0495) 50 anos falando sozinho (20.10.2004)



De vez em quando aparece um título que merece um Prêmio Nobel, independente do livro. O mais recente que vi é este: Cinqüenta anos falando sozinho, coletânea das poesias completas de um poeta chamado Annibal Augusto Gama. Para mim, fazer poesia não é mais do que isto: falar sozinho. Não pense o leitor que estou fazendo disto um cavalo-de-batalha, e me queixando da “solidão do poeta”, da “incomunicabilidade entre as almas” ou coisa parecida. De jeito nenhum. Falar sozinho é uma das atividades mais prazerosas desta vida, e acho mesmo que é requisito obrigatório para a saúde mental.

Falar sozinho, em primeiro lugar, não implica em dispensar o Outro, prescindir do Outro. Falar sozinho é levar o Outro tão a sério que se é capaz de invocá-lo mesmo em sua ausência. Meus filhos adoram mangar de mim quando me vêem sentado no sofá, absorto, murmurando baixinho alguma coisa, o olhar vago, a mão esboçando uma gesticulação qualquer. “Papai tá falando sozinho!...” gritam, e morrem de rir. Mal sabem eles da profunda lição filosófica que eu estava ensaiando para a próxima sessão de reprimendas.

§ §

● Objetivo
Você pode escrever a continuação da crônica sobre falar sozinho, começando logo depois da frase que termina em "próxima sessão de reprimendas"? Os dados a seguir vêm de outra fonte, sem relação com a crônica.

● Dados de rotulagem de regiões
§ §

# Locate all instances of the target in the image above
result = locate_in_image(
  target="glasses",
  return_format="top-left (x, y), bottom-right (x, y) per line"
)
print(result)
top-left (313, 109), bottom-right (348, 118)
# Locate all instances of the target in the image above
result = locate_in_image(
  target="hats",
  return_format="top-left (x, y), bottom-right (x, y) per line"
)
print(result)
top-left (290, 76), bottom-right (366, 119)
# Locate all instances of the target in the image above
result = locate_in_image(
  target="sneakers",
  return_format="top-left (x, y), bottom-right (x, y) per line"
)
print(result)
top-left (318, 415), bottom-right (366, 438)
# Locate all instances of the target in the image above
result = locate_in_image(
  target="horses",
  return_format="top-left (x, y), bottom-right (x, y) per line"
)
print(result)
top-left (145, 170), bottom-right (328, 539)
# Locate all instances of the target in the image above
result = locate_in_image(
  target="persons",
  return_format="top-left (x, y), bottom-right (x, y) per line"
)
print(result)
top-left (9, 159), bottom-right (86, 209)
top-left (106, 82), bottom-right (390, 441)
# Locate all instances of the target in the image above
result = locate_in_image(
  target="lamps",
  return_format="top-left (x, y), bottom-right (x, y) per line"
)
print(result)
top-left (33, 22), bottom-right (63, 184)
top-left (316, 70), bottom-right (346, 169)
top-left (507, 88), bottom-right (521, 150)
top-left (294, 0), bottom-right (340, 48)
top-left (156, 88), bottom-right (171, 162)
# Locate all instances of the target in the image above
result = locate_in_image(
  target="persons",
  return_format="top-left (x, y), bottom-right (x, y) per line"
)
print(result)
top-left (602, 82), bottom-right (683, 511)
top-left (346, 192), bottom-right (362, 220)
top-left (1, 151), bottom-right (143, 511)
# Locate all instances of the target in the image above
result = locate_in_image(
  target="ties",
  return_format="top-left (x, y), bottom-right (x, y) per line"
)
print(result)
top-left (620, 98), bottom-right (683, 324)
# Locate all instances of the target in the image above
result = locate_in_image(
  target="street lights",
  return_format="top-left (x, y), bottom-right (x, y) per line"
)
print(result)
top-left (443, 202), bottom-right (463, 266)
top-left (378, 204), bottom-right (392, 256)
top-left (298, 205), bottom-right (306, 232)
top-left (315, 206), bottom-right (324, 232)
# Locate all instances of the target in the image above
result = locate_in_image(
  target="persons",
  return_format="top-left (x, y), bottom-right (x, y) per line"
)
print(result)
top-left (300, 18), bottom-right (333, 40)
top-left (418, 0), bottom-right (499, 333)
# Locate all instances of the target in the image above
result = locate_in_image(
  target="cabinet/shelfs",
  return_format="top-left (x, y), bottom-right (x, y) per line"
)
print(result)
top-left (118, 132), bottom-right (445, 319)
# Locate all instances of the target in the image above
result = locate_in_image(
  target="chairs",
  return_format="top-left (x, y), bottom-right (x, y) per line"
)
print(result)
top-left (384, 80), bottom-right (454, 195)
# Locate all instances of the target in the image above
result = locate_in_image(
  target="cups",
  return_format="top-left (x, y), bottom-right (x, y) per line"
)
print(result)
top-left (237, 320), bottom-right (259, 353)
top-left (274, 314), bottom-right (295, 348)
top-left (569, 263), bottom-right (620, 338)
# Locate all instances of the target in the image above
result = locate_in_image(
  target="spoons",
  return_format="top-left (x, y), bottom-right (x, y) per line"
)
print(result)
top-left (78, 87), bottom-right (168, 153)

§ §

● Resultado
Falar sozinho é cacoete dos comunicativos em excesso, e não dos introvertidos. Quem fala sozinho é porque tanta coisa a dizer que esses borbotões de texto escapam pelas menores fissuras, como os gases vulcânicos se esgueiram pelas fendas da rocha quando a fervura lá embaixo está muito grande. E fazer poesia é a melhor maneira de falar sozinho sem dar muito na vista, porque aí a cabeça se concentra toda no encaixe das pecinhas-de-Lego-verbais que constituem o poema.

Quando a gente está escrevendo está falando com o mais fictício e o mais real dos interlocutores: um Eu-Mesmo que, de fora, nos escuta. Alguém que sabe tudo que sabemos, lembra tudo que lembramos, sente tudo que sentimos, e que mesmo assim é capaz de se surpreender, para o bem ou para o mal, com o que dizemos. É o nosso leitor ideal.

Não cheguei a ler os poemas de Annibal Augusto Gama. Talvez ele não seja um grande poeta, pelos meus critérios. E daí? Eu também não sou, pelos meus critérios. E as bibliotecas estão cheias de Grandes Poetas cuja obra me deixa indiferente, e que não nomearei porque conheço meu gado, alguns leitores que gostam deles irão pensar que os estou chamando de burros. Não é nada disso, meus camaradas. Poesia é como mulher que passa: a gente fica olhando, uns gostam, outros não, e mesmo as unanimidades são só aparentes. Conheço gente que não gosta de Drummond, de João Cabral, de Shakespeare, de Bob Dylan. Estes especialistas na nobre arte de falar sozinho certamente tentavam, quando se debruçavam sobre o papel, escrever para seu leitor mais arguto, seu leitor mais bem informado, seu leitor mais empático e ao mesmo tempo mais elusivo. Escreviam para a outra metade de si mesmos que desconhecia aquele poema; escreviam para a pessoa que tinham sido até aquele poema começar a existir.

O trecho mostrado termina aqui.